[Check your understanding]
1/ List every phrase that the naval gunfire comment sets inside quotation marks.
2/ From the naval gunfire comment, reproduce word for word the passage from "Naval gunfire is" up to and including "paintballed are over.".

[Text for analysis]

=== Begin Enclosure ===

June 2, 2010 - 7:09 pm - by Richard Fernandez
Darren
2010-06-03 12:01:47

Naval gunfire is probably the easiest way to sink the ships. They’re not armed, so no need for a standoff weapon, the Sa’ar 5s have 76mm main guns that would do just fine for holing a merchant ship at or below the waterline. Failing that, there are always the Gabriel-II or Harpoon missiles. Air-delivered munitions are an extra expense, and the ships are already at sea. But let’s be honest, it’s doubtful the Israelis are going to sink anything. Sayaret 13 will be put on the boats (again) and the boats will be offloaded in Ashdod (again), the only question is how the marine commandos get on the boats. The “peace activists” have assured themselves that the days of being paintballed are over.

And in terms of choosing narrative over reality, our host is dead-on. I suppose it’s the nemesis of our civilizational hubris. People are divorced enough from reality that they have the option and resources to choose narrative over reality. This is not a new condition to humankind (e.g., “Let them eat cake”, a well-intentioned but ultimately fatal choice of narrative over reality), what may be new is the number of people that are in that class (no longer the dynastic nobility) and the number of people who aspire to that class and in solidarity, choose narrative over reality despite the fact that they lack the resources to make it so. Unlike the peasantry of old, all of those aspirational narrative-worshipers get to vote, and so here we are. I have to hope that this is a transient mindset for many of them, that the sudden imposition of reality will reawaken some dormant inner fortitude that will see them through an extended spell of reality such as transportation failures that result in “Big Box” stores being emptied and the reality that 96% of Americans are not in the agricultural field and live hundreds of miles from where most of their sustenance arises. Hopeful, but not optimistic.

=== End Enclosure ===

[Information shown]
=== Begin Enclosure ===

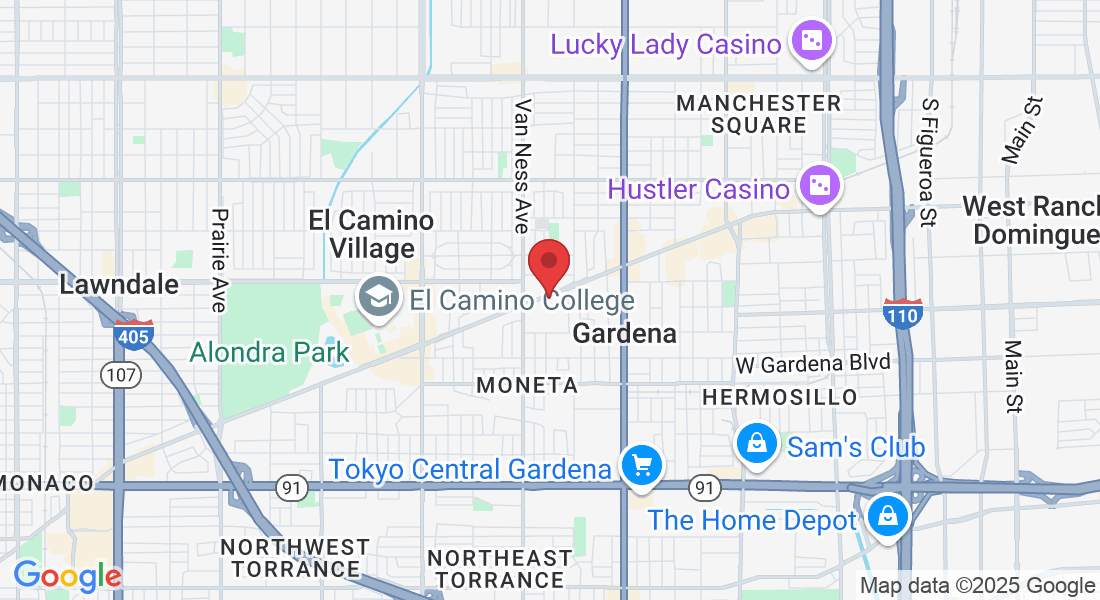 2100 Redondo Beach Blvd, Torrance, CA 90504, USA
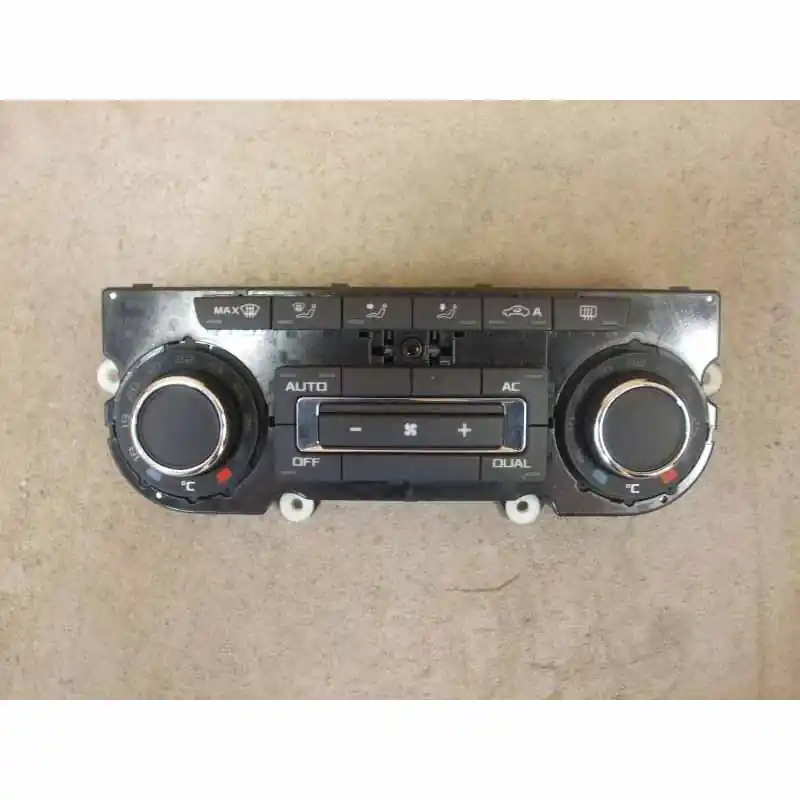 Přímo Od Výrobce klimatronic ŠKODA Yeti 5L03T0907044BR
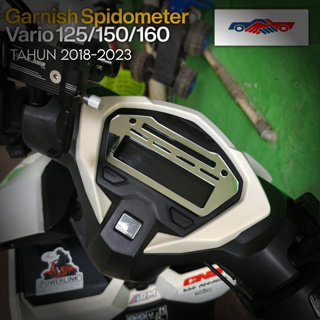 Garnis spido ใหม่ VARIO 125 150 160 ปี 2018-2023 m27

=== End Enclosure ===

[Solutions]
1/
- "peace activists"
- "Let them eat cake"
- "Big Box"

2/
Naval gunfire is probably the easiest way to sink the ships. They’re not armed, so no need for a standoff weapon, the Sa’ar 5s have 76mm main guns that would do just fine for holing a merchant ship at or below the waterline. Failing that, there are always the Gabriel-II or Harpoon missiles. Air-delivered munitions are an extra expense, and the ships are already at sea. But let’s be honest, it’s doubtful the Israelis are going to sink anything. Sayaret 13 will be put on the boats (again) and the boats will be offloaded in Ashdod (again), the only question is how the marine commandos get on the boats. The “peace activists” have assured themselves that the days of being paintballed are over.